Opened 14 years ago
Last modified 8 years ago
#14904 new Bug
TextField with unique (or in unique_together) constraint breaks for large inputs in Postgres
Reported by: | jorn | Owned by: | nobody |
---|---|---|---|
Component: | Database layer (models, ORM) | Version: | 1.2 |
Severity: | Normal | Keywords: | postgresql, index, textfield |
Cc: | Triage Stage: | Accepted | |
Has patch: | no | Needs documentation: | no |
Needs tests: | no | Patch needs improvement: | no |
Easy pickings: | no | UI/UX: | no |
Description
Hi,
i have a model like this one:
class foo(Model): a = CharField(max_length=8) b = TextField() class Meta: unique_together = (("a", "b"),)

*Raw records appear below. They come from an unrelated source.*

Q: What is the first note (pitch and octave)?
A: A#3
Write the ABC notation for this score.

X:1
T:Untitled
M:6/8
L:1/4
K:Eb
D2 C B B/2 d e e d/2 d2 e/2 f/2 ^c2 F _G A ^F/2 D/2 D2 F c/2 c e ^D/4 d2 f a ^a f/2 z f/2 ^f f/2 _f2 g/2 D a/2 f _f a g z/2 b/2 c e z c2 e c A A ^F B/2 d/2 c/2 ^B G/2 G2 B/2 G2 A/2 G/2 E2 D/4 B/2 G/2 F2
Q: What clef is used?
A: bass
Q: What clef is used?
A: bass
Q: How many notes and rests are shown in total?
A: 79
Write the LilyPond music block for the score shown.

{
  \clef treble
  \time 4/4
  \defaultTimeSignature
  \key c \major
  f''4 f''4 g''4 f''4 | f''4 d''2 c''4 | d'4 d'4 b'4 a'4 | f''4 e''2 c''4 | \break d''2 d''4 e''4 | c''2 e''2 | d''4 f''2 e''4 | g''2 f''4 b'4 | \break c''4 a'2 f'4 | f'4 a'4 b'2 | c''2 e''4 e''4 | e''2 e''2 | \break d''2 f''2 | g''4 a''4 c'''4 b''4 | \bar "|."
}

Now this leads to a sql create table statement like the following in Postgresql:
CREATE TABLE "myapp_foo" ( "id" serial NOT NULL PRIMARY KEY, "a" varchar(8) NOT NULL, "b" text NOT NULL, UNIQUE ("a", "b") );
The problem here is that b is a textfield which can get arbitrarily big (that's what they are there for), while values in a btree index can not:
If the input for b is above a certain size postgresql will complain:
django.db.utils.DatabaseError: index row size 3032 exceeds maximum 2712 for index "myapp_a_key" HINT: Values larger than 1/3 of a buffer page cannot be indexed. Consider a function index of an MD5 hash of the value, or use full text indexing.
The problem here is that the used unique constraint as of Postgres 8.4.5 uses a btree internally, which as stated above doesn't work with values above a certain size.
The solution for this problem would be: If a TextField has a / is part of a unique constraint or has an explicit index_db=True: _always_ index an md5 or better sha256 sum of TextField columns only (note that sha256 is in pgcrypto module only).
In this case:
UNIQUE ("a", md5("b"))
As mentioned this also applies to the universal index_db=True field argument.
Change History (4)
comment:1 by , 14 years ago
Triage Stage: | Unreviewed → Accepted |
---|
comment:2 by , 14 years ago
Severity: | → Normal |
---|---|
Type: | → Bug |
comment:3 by , 13 years ago
Easy pickings: | unset |
---|---|
UI/UX: | unset |
Have the same problem with mysql,
_mysql_exceptions.OperationalError: (1071, 'Specified key was too long; max key length is 767 bytes')
With
name = models.CharField(null=True, blank=True, max_length=300) user = models.ForeignKey(User,null=True, blank=True) class Meta : unique_together = (('name', 'user'),)
comment:4 by , 8 years ago
Have also observed this with Django 1.8 and postgres 9.3
I'm linking references for fixes / workarounds found in a quick search:
- http://stackoverflow.com/questions/20725671/how-to-truncate-column-in-order-to-create-indexes
- https://www.postgresql.org/message-id/AANLkTikG_nHARKr9qeQXpS7Q6QXgJvuFUi6Wxpd0o7H7%40mail.gmail.com
- https://www.postgresql.org/docs/current/static/indexes-opclass.html
At the moment, it looks like any workaround involves writing some raw SQL. Digging through Django's code, indices are created by django.db.backends.base.schema.BaseDatabaseSchemaEditor._sql_create_index() That's pretty far outside the public API.
It would be helpful to have a complete simple sample case description especially a hint at how much text content should be assigned to the field for this condition triggering, and thus can be reproduced and/or tested against other postgresql versions.